> **Written instruction**:
Restate each of the lines given below, word for word.

> **Exercise materials**:
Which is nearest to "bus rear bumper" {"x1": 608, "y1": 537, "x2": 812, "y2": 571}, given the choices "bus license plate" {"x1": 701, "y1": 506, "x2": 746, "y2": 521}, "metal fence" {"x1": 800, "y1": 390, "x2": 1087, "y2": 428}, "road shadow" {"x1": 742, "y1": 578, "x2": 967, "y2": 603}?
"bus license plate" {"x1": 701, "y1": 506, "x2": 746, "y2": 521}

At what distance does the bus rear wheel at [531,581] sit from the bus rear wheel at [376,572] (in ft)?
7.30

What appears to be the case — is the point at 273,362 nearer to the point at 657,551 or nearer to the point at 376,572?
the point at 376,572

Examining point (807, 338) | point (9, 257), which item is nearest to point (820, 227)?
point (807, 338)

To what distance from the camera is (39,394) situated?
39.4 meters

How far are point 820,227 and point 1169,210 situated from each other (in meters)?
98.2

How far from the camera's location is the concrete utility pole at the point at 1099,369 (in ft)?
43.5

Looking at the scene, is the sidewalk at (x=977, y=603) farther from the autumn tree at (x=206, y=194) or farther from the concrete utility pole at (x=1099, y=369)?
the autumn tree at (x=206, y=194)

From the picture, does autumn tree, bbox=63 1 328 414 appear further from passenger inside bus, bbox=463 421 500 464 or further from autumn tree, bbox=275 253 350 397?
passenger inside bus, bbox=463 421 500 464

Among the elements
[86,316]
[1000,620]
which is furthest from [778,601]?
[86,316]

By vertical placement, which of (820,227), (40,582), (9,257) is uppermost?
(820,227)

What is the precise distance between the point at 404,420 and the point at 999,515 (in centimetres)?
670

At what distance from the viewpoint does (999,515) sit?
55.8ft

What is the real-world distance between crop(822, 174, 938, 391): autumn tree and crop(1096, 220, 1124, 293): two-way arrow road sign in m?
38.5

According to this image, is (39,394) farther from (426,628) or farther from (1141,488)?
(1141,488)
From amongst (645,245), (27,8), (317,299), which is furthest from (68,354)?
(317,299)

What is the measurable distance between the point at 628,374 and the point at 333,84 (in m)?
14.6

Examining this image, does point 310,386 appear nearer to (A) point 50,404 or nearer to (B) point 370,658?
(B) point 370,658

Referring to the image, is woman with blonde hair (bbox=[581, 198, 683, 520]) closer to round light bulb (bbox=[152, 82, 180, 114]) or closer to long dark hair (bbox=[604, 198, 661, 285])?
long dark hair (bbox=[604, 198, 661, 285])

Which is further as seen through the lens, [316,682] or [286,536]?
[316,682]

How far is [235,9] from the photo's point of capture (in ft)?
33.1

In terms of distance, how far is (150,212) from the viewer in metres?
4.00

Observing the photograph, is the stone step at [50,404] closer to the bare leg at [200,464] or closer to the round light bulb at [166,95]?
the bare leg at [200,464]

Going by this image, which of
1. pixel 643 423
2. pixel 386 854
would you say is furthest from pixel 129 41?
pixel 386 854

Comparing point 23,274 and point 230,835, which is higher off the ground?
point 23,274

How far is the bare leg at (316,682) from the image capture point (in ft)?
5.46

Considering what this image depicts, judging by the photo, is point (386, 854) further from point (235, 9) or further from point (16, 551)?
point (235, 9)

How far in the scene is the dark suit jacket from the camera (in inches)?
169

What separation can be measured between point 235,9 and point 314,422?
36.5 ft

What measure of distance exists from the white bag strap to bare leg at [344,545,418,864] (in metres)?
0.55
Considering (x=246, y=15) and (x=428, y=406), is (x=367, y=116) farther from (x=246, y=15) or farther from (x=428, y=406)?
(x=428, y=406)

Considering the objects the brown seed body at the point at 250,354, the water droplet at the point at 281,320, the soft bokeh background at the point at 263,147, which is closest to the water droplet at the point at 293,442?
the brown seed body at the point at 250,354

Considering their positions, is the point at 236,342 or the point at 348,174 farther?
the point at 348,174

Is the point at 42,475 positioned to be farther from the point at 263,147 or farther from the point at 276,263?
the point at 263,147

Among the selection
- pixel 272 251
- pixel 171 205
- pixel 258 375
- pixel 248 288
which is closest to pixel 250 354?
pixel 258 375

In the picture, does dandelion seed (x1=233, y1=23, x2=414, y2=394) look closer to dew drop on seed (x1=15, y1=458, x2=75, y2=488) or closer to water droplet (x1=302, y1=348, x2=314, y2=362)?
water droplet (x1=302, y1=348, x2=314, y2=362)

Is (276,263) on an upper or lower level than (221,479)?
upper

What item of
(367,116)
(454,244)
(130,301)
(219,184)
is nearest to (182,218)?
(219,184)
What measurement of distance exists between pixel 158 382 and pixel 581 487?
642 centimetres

> **Output for this exercise**:
Which is nearest to "bus rear bumper" {"x1": 608, "y1": 537, "x2": 812, "y2": 571}, given the choices "bus license plate" {"x1": 701, "y1": 506, "x2": 746, "y2": 521}, "metal fence" {"x1": 800, "y1": 390, "x2": 1087, "y2": 428}, "road shadow" {"x1": 742, "y1": 578, "x2": 967, "y2": 603}?
"bus license plate" {"x1": 701, "y1": 506, "x2": 746, "y2": 521}

At what distance does the bus rear wheel at [531,581] sit from the bus rear wheel at [376,572] (in ft)?
7.30

What appears to be the case — is the point at 273,362 nearer to the point at 657,551 or nearer to the point at 376,572?
the point at 376,572

Examining point (807, 338) | point (9, 257), which item is nearest to point (820, 227)?
point (807, 338)

To what distance from the camera is (39,394) situated?
39.4 meters

How far are point 820,227 and point 1169,210 situated from each other (in meters)?
98.2

How far from the camera's location is the concrete utility pole at the point at 1099,369 (in ft)?
43.5

Looking at the scene, is the sidewalk at (x=977, y=603) farther from the autumn tree at (x=206, y=194) or farther from the concrete utility pole at (x=1099, y=369)?
the autumn tree at (x=206, y=194)

From the picture, does autumn tree, bbox=63 1 328 414 appear further from passenger inside bus, bbox=463 421 500 464 or further from autumn tree, bbox=275 253 350 397?
passenger inside bus, bbox=463 421 500 464

Among the elements
[86,316]
[1000,620]
which is furthest from [778,601]?
[86,316]

By vertical placement, which of (820,227), (40,582), (9,257) is uppermost?
(820,227)

What is the precise distance between the point at 404,420 and the point at 999,515 (in centimetres)?
670

At what distance from the viewpoint does (999,515) sit?
55.8ft

What is the real-world distance between crop(822, 174, 938, 391): autumn tree and crop(1096, 220, 1124, 293): two-way arrow road sign in m?
38.5

According to this image, is (39,394) farther from (426,628) or farther from (1141,488)?
(1141,488)
From amongst (645,245), (27,8), (317,299), which is furthest from (68,354)?
(317,299)

What is the measurable distance between the point at 628,374 and the point at 333,84 (in m)?
14.6

Examining this image, does point 310,386 appear nearer to (A) point 50,404 or nearer to (B) point 370,658?
(B) point 370,658

Referring to the image, is woman with blonde hair (bbox=[581, 198, 683, 520]) closer to round light bulb (bbox=[152, 82, 180, 114]) or closer to long dark hair (bbox=[604, 198, 661, 285])?
long dark hair (bbox=[604, 198, 661, 285])

Which is further as seen through the lens, [316,682] or [286,536]?
[316,682]

How far is [235,9] from the photo's point of capture (in ft)?
33.1

In terms of distance, how far is (150,212) from the viewer in metres?
4.00

Observing the photograph, is the stone step at [50,404] closer to the bare leg at [200,464] or closer to the round light bulb at [166,95]?
the bare leg at [200,464]

Going by this image, which of
1. pixel 643 423
2. pixel 386 854
would you say is furthest from pixel 129 41?
pixel 386 854

Comparing point 23,274 and point 230,835, which is higher off the ground?
point 23,274

How far is the bare leg at (316,682) from the image capture point (in ft)?
5.46

Considering what this image depicts, judging by the photo, is point (386, 854) further from point (235, 9) or further from point (16, 551)?
point (235, 9)

How far in the scene is the dark suit jacket from the camera (in inches)?
169

What separation can be measured between point 235,9 and point 314,422?
36.5 ft

What measure of distance exists from the white bag strap to bare leg at [344,545,418,864] (in metres)?
0.55
Considering (x=246, y=15) and (x=428, y=406), is (x=367, y=116) farther from (x=246, y=15) or farther from (x=428, y=406)?
(x=428, y=406)

Considering the objects the brown seed body at the point at 250,354, the water droplet at the point at 281,320, the soft bokeh background at the point at 263,147, which is closest to the water droplet at the point at 293,442?
the brown seed body at the point at 250,354

Considering their positions, is the point at 236,342 or the point at 348,174 farther?
the point at 348,174

Is the point at 42,475 positioned to be farther from the point at 263,147 or farther from the point at 276,263?
the point at 263,147

Among the selection
- pixel 272 251
- pixel 171 205
- pixel 258 375
- pixel 248 288
which is closest to pixel 250 354?
pixel 258 375

In the picture, does dandelion seed (x1=233, y1=23, x2=414, y2=394) look closer to dew drop on seed (x1=15, y1=458, x2=75, y2=488) or closer to water droplet (x1=302, y1=348, x2=314, y2=362)?
water droplet (x1=302, y1=348, x2=314, y2=362)

Is (276,263) on an upper or lower level than (221,479)?
upper

What item of
(367,116)
(454,244)
(130,301)
(219,184)
is nearest to (182,218)?
(219,184)
What measurement of distance exists between pixel 158 382 and pixel 581 487?
642 centimetres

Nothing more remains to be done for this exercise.